Maxine had returned to raise her four children after the early death of her husband, Joseph Tempske. Rose and her husband, Ben Boggs, were already here, raising their four children. Rose taught at Ojai Elementary, Summit, Topa Topa Elementary and Meiners Oaks Elementary schools. Maxine worked in administration at Nordhoff before later becoming a caregiver. Meanwhile, Helen married Roy Peterson and had a son of her own.
In the mid 1960s, all three sisters were involved in the founding of the Ojai Valley Mexican Fiesta, which sponsors an annual community party (usually in Libbey Park) to raise money for scholarships for local students of Latin American heritage.
Rose and Helen were longtime volunteers at the Ojai Valley Museum, as was Helen’s son, Vincent. Rose also served for three decades on the City of Ojai Historical Preservation Commission.
By doing community service, the sisters were following in their father’s footsteps. For example, after he was no longer employed by the Civic Association to maintain the downtown park, he continued to spruce it up as a volunteer before The Ojai tournament, the Music Festival and other events that took place there.
“He worked like a dog,” Rose says. “I don’t remember him ever getting a thank-you.”
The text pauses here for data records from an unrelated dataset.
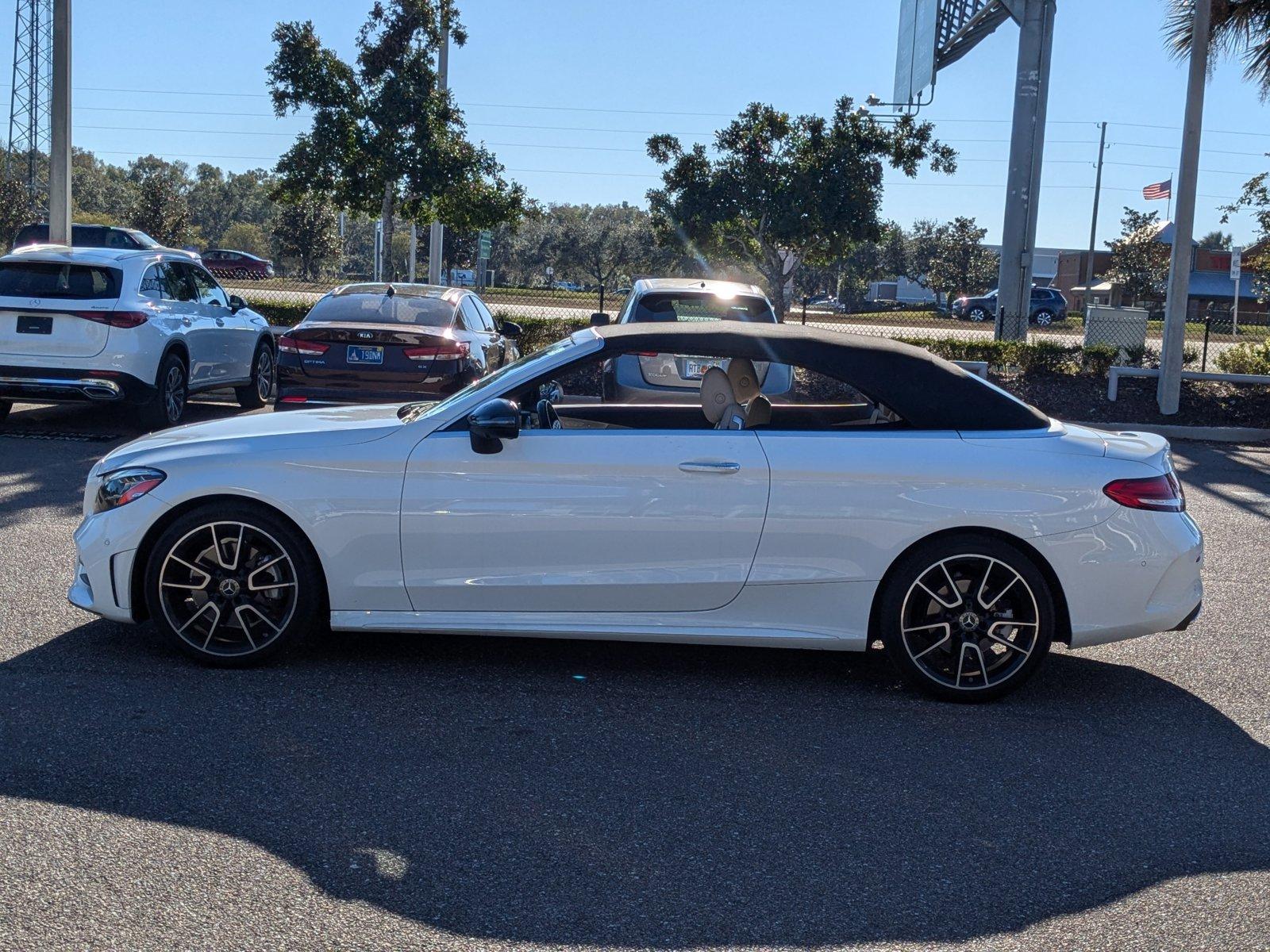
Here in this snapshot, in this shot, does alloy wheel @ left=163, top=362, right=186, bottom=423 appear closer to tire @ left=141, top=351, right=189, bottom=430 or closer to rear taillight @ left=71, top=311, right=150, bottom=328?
tire @ left=141, top=351, right=189, bottom=430

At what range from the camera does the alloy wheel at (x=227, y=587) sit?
5477 millimetres

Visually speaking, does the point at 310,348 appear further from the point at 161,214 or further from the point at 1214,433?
the point at 161,214

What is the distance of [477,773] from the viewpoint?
4.53 meters

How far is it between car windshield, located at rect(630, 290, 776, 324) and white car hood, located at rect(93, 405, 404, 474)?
517 centimetres

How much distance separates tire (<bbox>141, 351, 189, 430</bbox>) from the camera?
12.2m

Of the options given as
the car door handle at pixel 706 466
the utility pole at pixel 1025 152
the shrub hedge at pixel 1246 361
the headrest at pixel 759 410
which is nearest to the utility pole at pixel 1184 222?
the shrub hedge at pixel 1246 361

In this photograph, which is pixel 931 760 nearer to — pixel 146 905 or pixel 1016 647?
pixel 1016 647

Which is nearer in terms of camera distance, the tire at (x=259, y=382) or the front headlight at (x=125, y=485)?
the front headlight at (x=125, y=485)

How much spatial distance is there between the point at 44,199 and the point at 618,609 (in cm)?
5720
Dan Chavez Sr. died in 1981, and Hortense in 1983. Eight of their direct descendants still reside in the Ojai Valley — Rose and her sons Michael and Dan Boggs; Helen and Vincent; and Maxine’s granddaughter Jazmin Tempske Charlesworth, and her young sons Cayden and Shepard. (Maxine died in 2017, at the age of 90.) Many cousins from out of town will join them at the Soule Park Banquet Hall on June 7 to celebrate Helen’s 90th birthday. It should be quite a party.
The clan will convene again at the museum in May 2021 for the opening reception of “Founding Familias II,” the exhibit that will highlight the history of their family, and other local families of Hispanic descent.
None of Dan and Hortense’s surviving descendants has Chavez as a last name. But all are proud of their heritage. When the Ojai City Council last year honored Rose with a Lifetime Achievement in Historical Preservation Award, she was disappointed to note that the plaque omitted her maiden name, which she often uses as her middle name. It just called her Rose Boggs.
“If they had contacted me,” she says, “I would have insisted that they put ‘Chavez’ in my name.”
Research contributed by Laurie Browne.